Dressé sur son séant, Jules promenait autour de lui des regards étonnés sans pouvoir découvrir autre chose que les pentes solitaires et peu escarpés d’un petit ravin au fond duquel il avait roulé dans sa chute.

Et dans ce ravin comme tout autour s’entassaient des troncs d’arbres déracinés brisés effiloquées par les obus, tout cela avec un aspect lugubre qu’amplifiait le blanc linceul de neige.

Et dans ce pêle-mêle de débris Jules se trouvait étroitement entouré d’un rempart d’abatis qui l’eût dérobé à l’œil exercé du chasseur.

Alors lentement et péniblement il se souleva. Si lourde était sa tête qu’elle faisait atrocement mal. Tous ses membres étaient engourdis, et ce ne fut qu’après de douloureux efforts qu’il parvint à se maintenir debout sur ses jambes raides.
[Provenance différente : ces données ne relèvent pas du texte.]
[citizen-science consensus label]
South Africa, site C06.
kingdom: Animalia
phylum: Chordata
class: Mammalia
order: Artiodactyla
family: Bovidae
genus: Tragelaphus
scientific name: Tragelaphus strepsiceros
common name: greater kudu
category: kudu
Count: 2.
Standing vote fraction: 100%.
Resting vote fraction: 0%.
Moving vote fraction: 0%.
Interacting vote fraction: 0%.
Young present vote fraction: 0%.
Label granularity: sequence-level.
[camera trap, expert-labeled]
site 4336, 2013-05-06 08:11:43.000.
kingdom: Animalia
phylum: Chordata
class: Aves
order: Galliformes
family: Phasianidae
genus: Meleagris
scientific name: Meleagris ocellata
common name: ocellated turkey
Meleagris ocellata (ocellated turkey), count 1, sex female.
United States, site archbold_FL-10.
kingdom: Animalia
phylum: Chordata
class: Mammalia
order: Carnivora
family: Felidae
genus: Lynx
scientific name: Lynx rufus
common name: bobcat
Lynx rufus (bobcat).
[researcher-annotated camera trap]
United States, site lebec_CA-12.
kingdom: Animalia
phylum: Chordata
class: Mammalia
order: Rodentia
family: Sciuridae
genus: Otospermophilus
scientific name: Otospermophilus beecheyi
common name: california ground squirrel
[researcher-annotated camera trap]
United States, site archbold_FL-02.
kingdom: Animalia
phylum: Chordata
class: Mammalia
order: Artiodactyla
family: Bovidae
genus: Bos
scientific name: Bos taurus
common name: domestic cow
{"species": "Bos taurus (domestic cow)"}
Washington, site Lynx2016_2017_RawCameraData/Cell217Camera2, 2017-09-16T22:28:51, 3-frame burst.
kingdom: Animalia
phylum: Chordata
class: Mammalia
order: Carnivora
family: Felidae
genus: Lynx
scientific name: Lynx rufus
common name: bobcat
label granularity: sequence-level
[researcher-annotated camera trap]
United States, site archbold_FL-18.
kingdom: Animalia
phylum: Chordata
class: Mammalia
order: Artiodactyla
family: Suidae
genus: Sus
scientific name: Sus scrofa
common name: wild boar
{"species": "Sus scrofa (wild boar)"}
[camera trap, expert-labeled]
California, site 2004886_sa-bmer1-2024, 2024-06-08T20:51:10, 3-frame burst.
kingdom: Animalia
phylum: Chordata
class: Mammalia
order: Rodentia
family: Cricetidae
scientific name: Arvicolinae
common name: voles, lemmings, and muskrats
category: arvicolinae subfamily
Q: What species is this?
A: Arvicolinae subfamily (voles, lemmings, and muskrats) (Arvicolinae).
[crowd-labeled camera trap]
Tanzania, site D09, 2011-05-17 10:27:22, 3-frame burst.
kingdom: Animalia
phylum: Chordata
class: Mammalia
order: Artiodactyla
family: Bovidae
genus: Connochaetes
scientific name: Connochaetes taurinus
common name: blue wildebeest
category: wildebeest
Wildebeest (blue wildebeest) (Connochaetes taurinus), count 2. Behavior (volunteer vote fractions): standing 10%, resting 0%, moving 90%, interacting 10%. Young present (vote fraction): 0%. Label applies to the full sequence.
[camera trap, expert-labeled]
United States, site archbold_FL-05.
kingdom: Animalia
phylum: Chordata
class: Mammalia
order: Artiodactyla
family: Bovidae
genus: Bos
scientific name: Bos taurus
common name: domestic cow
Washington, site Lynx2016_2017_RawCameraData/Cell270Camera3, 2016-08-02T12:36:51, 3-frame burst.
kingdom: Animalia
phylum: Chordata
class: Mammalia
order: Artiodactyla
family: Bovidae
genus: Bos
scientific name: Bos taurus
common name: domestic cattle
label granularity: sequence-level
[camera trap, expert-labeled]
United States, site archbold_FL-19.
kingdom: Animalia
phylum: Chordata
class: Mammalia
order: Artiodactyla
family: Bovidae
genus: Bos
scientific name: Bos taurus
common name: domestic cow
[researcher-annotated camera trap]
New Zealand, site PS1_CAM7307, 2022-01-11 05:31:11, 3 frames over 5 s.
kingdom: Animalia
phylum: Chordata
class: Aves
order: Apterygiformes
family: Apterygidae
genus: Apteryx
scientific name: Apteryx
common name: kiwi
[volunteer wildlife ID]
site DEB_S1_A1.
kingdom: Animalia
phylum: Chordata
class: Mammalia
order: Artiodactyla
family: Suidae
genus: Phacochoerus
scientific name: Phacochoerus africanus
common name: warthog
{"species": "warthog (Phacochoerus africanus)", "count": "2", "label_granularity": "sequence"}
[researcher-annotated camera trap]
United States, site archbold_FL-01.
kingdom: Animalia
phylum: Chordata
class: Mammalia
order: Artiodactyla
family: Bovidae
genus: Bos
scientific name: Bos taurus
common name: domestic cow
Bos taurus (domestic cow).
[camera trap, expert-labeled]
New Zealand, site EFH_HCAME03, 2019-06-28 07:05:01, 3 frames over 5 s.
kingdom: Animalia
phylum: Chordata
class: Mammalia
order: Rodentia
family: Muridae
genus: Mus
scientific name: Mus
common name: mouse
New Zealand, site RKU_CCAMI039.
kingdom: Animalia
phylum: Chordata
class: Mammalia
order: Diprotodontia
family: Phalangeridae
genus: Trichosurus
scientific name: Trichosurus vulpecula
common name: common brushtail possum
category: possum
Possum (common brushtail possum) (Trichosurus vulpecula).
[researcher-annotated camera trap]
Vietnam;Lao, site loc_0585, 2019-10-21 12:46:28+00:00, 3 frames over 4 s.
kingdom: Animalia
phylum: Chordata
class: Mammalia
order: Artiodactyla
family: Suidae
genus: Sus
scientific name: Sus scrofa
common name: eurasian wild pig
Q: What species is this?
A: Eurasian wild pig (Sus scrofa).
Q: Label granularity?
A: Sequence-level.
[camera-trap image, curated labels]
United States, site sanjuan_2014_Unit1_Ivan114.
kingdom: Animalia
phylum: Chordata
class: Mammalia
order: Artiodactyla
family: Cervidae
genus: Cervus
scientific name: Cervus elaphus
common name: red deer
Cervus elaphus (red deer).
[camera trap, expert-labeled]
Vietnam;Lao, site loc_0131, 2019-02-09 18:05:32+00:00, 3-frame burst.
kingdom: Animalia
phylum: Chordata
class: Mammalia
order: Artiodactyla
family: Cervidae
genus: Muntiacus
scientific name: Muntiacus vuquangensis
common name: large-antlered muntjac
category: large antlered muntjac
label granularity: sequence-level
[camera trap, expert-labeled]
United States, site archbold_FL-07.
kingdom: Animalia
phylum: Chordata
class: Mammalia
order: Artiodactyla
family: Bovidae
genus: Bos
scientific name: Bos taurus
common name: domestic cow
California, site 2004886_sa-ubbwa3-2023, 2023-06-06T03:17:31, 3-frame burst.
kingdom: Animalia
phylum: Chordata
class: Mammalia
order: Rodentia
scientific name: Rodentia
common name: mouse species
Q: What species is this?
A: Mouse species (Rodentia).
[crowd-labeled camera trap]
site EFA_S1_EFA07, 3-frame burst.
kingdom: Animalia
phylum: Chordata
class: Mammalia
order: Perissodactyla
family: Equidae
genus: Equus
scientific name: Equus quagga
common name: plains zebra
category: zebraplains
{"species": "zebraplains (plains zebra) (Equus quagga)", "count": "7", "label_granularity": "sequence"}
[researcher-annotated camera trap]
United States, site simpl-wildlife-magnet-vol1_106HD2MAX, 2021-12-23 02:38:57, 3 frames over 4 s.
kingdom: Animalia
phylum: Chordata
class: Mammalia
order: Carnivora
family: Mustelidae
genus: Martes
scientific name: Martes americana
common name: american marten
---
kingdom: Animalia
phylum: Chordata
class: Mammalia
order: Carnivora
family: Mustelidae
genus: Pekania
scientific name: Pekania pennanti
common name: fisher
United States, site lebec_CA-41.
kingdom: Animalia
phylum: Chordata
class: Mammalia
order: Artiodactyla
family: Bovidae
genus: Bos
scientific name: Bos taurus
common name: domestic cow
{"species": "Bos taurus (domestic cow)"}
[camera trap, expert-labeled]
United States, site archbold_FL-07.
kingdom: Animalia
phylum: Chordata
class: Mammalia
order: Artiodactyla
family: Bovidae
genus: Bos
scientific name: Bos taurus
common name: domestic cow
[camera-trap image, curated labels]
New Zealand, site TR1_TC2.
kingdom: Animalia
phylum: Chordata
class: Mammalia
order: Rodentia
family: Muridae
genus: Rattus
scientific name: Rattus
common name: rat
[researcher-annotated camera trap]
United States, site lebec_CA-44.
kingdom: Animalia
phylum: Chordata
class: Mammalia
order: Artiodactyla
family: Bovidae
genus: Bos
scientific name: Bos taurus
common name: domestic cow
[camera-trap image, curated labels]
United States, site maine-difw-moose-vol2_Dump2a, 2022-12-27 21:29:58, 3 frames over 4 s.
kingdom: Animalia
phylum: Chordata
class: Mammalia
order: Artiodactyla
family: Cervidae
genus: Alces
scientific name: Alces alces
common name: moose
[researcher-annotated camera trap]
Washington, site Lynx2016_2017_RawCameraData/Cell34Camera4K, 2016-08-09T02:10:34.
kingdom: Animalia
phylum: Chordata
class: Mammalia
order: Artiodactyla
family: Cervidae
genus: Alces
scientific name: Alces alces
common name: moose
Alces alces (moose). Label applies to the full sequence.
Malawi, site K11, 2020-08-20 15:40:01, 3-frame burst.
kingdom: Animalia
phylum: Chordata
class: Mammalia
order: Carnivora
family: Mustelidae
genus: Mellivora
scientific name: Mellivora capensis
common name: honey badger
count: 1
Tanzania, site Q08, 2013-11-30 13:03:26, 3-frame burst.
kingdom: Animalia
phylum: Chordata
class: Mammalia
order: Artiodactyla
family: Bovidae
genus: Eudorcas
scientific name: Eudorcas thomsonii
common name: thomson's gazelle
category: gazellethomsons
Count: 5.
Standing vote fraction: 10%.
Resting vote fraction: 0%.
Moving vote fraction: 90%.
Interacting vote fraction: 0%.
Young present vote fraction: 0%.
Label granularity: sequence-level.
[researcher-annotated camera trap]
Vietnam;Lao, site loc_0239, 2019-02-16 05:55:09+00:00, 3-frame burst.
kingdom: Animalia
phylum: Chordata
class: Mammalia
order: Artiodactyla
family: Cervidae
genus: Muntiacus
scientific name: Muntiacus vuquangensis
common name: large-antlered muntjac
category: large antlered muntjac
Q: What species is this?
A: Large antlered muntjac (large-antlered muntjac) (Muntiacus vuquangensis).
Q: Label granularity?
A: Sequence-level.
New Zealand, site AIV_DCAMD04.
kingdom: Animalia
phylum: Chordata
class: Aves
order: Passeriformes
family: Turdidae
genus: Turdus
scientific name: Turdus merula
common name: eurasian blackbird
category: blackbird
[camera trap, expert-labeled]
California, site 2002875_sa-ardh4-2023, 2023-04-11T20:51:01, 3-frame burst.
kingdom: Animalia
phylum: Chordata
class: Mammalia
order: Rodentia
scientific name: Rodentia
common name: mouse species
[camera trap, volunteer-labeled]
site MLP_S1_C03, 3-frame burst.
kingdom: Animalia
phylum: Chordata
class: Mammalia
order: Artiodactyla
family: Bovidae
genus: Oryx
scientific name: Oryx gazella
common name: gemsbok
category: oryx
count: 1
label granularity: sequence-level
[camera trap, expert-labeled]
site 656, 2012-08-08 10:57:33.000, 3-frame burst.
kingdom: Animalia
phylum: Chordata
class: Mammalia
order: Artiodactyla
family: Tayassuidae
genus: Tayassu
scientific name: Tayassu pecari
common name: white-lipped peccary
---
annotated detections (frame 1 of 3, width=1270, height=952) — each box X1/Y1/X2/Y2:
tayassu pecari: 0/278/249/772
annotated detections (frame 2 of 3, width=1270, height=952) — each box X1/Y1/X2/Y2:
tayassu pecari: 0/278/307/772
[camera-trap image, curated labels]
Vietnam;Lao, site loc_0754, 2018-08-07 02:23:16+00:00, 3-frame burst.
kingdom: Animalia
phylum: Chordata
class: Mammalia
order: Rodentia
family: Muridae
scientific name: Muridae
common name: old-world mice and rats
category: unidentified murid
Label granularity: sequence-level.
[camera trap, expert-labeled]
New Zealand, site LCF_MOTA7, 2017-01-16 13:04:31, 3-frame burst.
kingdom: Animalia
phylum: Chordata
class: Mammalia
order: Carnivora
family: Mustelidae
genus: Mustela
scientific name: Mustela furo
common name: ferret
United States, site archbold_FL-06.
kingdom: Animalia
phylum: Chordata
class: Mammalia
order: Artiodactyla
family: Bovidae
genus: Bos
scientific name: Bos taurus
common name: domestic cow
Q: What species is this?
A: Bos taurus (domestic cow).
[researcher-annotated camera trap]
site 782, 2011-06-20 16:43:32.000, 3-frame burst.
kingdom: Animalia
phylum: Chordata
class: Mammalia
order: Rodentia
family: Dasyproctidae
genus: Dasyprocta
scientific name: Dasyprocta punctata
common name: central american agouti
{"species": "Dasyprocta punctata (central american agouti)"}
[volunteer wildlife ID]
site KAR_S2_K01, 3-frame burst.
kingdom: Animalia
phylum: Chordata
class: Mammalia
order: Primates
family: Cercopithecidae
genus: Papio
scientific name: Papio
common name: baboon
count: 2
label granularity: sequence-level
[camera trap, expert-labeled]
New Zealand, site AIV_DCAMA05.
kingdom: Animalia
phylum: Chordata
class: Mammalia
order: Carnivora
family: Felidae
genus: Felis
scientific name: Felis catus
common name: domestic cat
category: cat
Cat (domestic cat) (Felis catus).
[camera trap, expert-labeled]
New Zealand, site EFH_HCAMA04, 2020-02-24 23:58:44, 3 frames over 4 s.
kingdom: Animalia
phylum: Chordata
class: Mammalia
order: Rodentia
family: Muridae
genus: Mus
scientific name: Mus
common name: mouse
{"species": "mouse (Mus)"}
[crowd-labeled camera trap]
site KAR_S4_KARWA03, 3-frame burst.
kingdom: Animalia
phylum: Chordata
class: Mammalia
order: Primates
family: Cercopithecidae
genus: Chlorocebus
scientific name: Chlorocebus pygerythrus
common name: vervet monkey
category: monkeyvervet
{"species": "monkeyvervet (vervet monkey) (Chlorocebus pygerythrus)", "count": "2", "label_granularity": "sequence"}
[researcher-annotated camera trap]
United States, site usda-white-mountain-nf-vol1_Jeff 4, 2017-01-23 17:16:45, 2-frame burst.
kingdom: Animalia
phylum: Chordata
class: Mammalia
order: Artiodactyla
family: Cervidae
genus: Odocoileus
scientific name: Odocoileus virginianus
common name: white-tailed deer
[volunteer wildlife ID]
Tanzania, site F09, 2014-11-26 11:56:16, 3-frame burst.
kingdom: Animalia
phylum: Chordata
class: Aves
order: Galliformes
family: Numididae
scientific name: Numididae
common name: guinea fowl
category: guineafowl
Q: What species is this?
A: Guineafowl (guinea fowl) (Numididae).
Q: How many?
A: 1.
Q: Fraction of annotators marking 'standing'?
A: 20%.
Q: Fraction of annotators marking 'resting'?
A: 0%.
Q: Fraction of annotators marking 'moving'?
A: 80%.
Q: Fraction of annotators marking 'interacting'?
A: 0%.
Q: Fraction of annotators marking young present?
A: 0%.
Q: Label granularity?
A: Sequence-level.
Et toujours les deux voix inconnues arrivaient jusqu’à lui.

Par-dessus l’abatis d’arbres il promena ses regards inquiets.

Et à vingt pas de là au plus il reconnut deux soldats anglais — deux Tommies — assis près d’un feu de bivouac et en train de déguster de très bon appétit un déjeuner arrosé de café dont l’arôme parvenait jusqu’aux narines frémissantes de Jules.

À l’odeur de café, à la vue de ces mets qu’il voyait disparaitre sous la dent gloutonne des deux Anglais notre héros sentit son palais s’humecter d’une salive claire et irrésistible. Et retrouvant comme par enchantement sa vigueur et son élasticité il enjamba les troncs d’arbres, fit un bond prodigieux et vint se camper devant les deux Anglais. Ceux-ci saisis d’épouvante par la vision soudaine de cet homme à la face émaciée et livide qui paraissait farouche se dressèrent d’un bond et oubliant tout : café, mets, feu, armes et bagages, prirent leur élan, gravirent les pentes du ravin avec la légèreté de chevreaux effarouché et s’éclipsèrent dans les fourrés avoisinants comme deux chétifs lapins.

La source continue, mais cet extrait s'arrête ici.